Exercise brief:
This task calls for the lines below starting at the one containing "Changing a Tire" and ending at the one containing "3620 Townes Ave - Photo 1", repeated exactly with both ends kept and pictures left out.

====== Input for this task

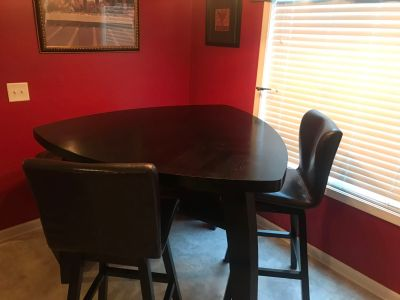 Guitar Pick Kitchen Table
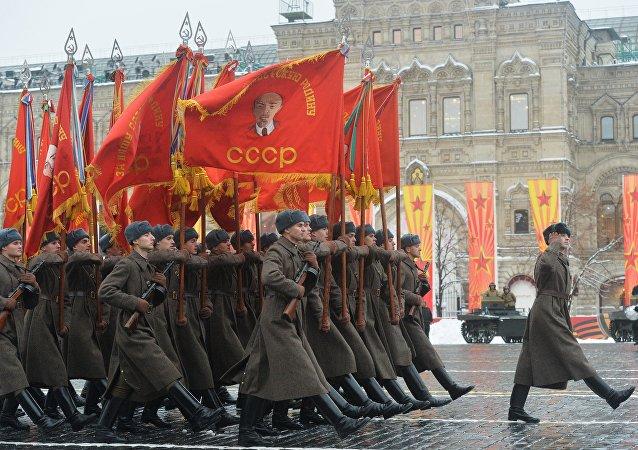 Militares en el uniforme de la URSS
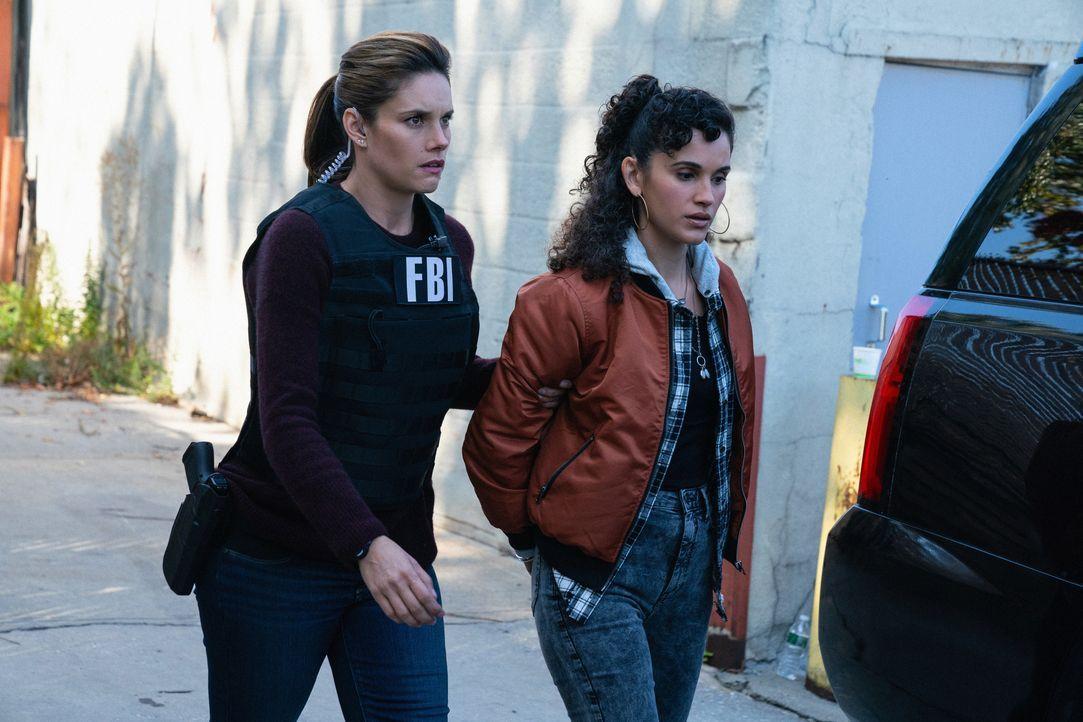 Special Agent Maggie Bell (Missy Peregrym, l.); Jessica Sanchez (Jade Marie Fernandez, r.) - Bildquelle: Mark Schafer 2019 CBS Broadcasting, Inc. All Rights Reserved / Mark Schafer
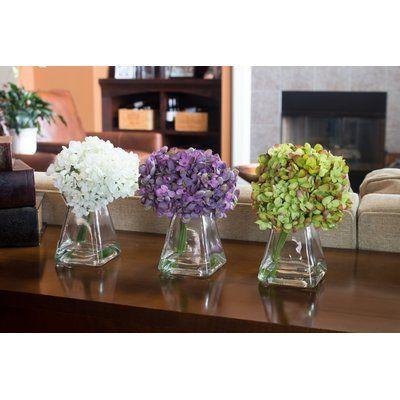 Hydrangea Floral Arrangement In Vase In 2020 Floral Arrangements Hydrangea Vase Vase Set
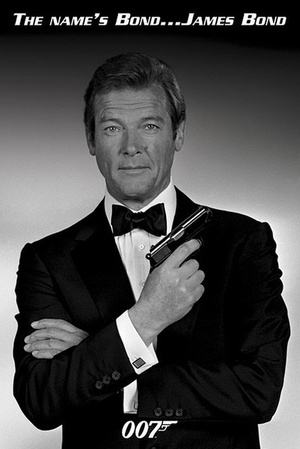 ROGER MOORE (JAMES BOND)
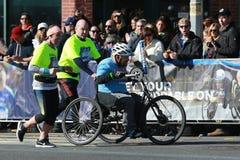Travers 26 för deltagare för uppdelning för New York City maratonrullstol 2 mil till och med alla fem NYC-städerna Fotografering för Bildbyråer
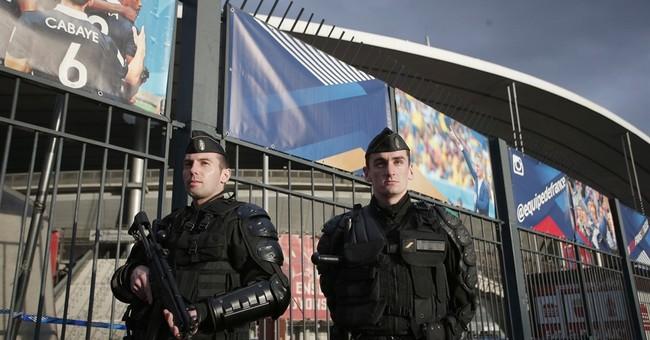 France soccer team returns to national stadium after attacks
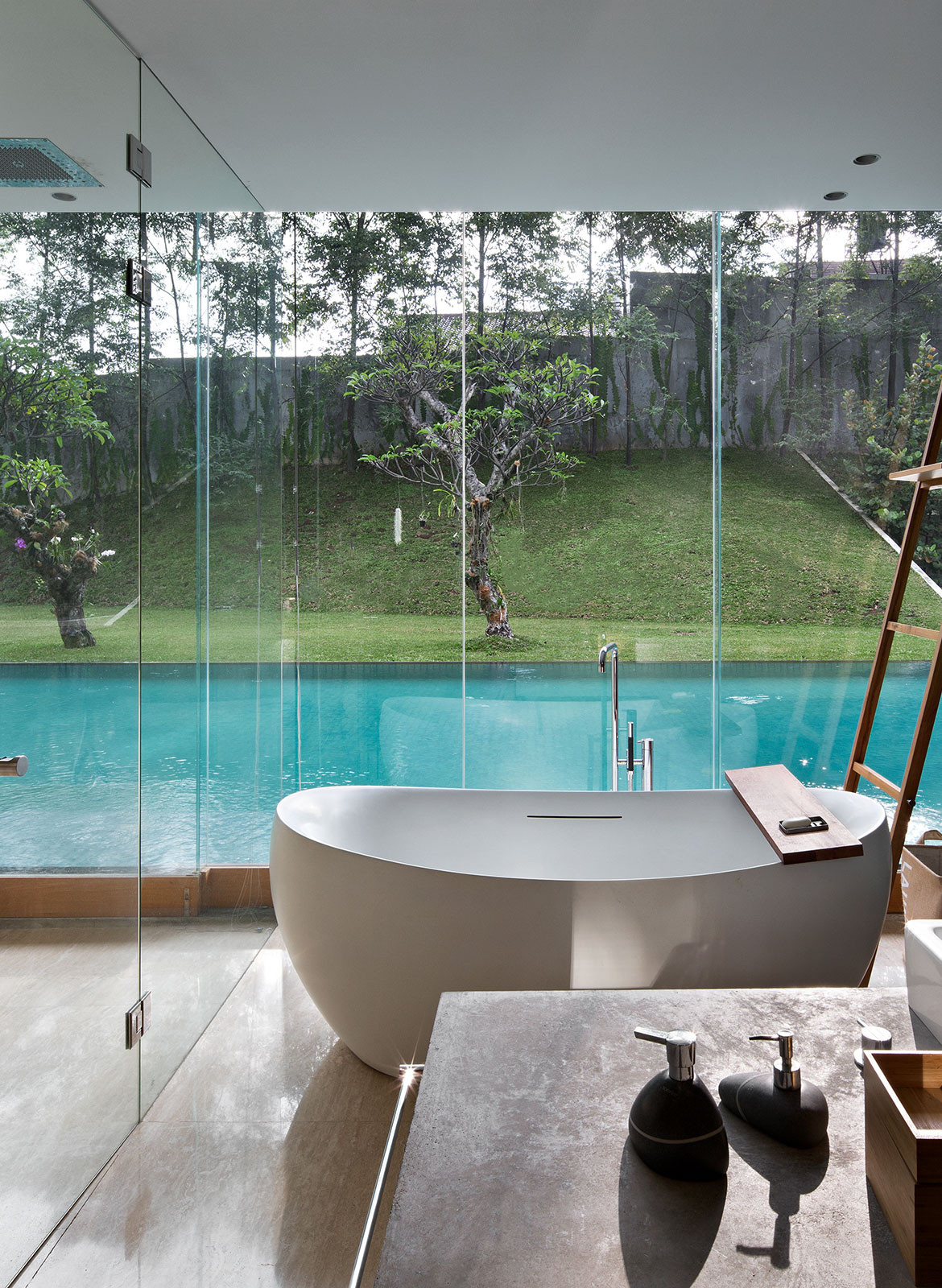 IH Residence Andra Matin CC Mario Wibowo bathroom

============
====== Input for this task

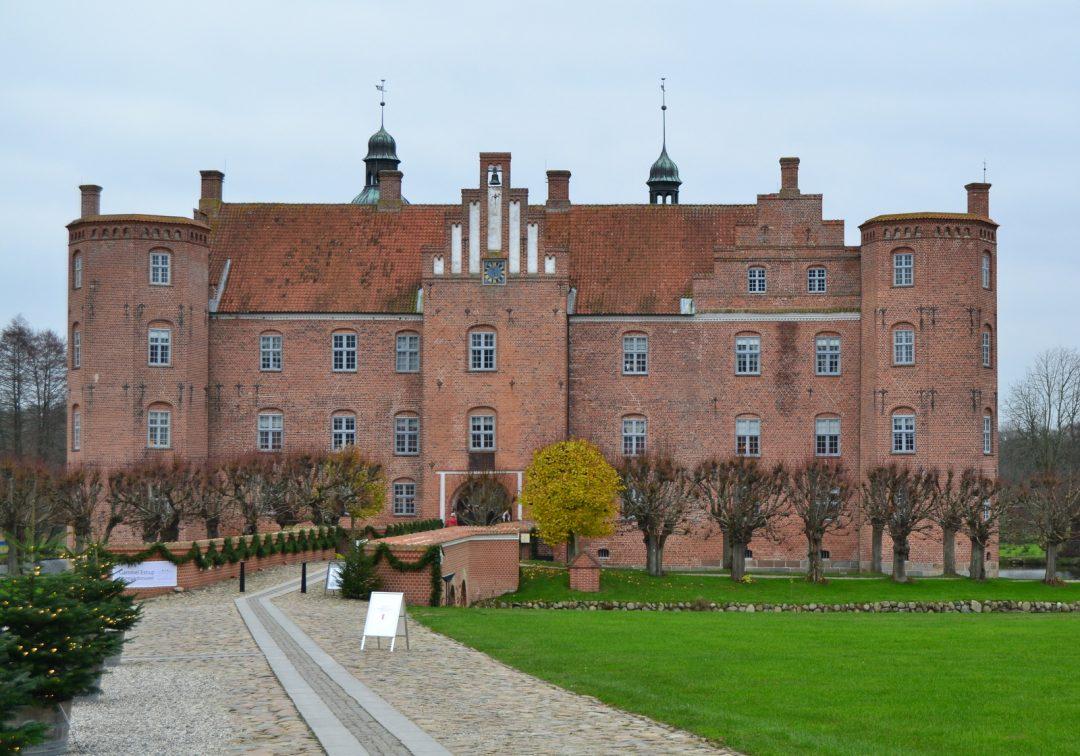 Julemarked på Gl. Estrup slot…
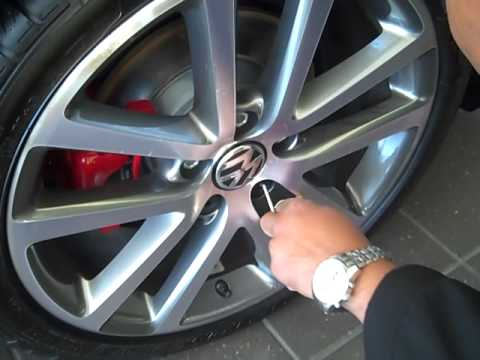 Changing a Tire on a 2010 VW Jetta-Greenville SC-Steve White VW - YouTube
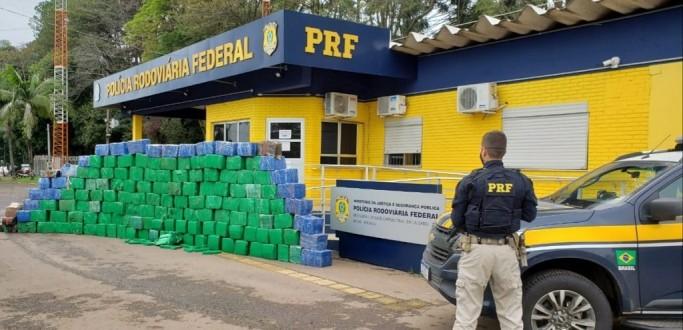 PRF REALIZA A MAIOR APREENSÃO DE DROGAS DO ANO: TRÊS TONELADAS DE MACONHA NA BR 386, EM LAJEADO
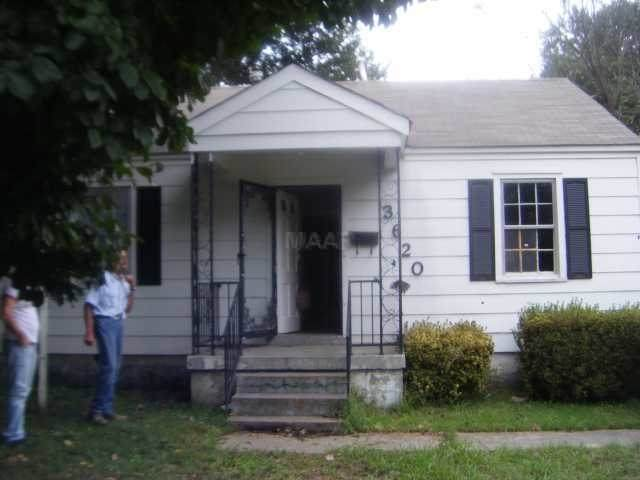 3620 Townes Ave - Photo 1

============

Worked solution:
 Changing a Tire on a 2010 VW Jetta-Greenville SC-Steve White VW - YouTube
 PRF REALIZA A MAIOR APREENSÃO DE DROGAS DO ANO: TRÊS TONELADAS DE MACONHA NA BR 386, EM LAJEADO
 3620 Townes Ave - Photo 1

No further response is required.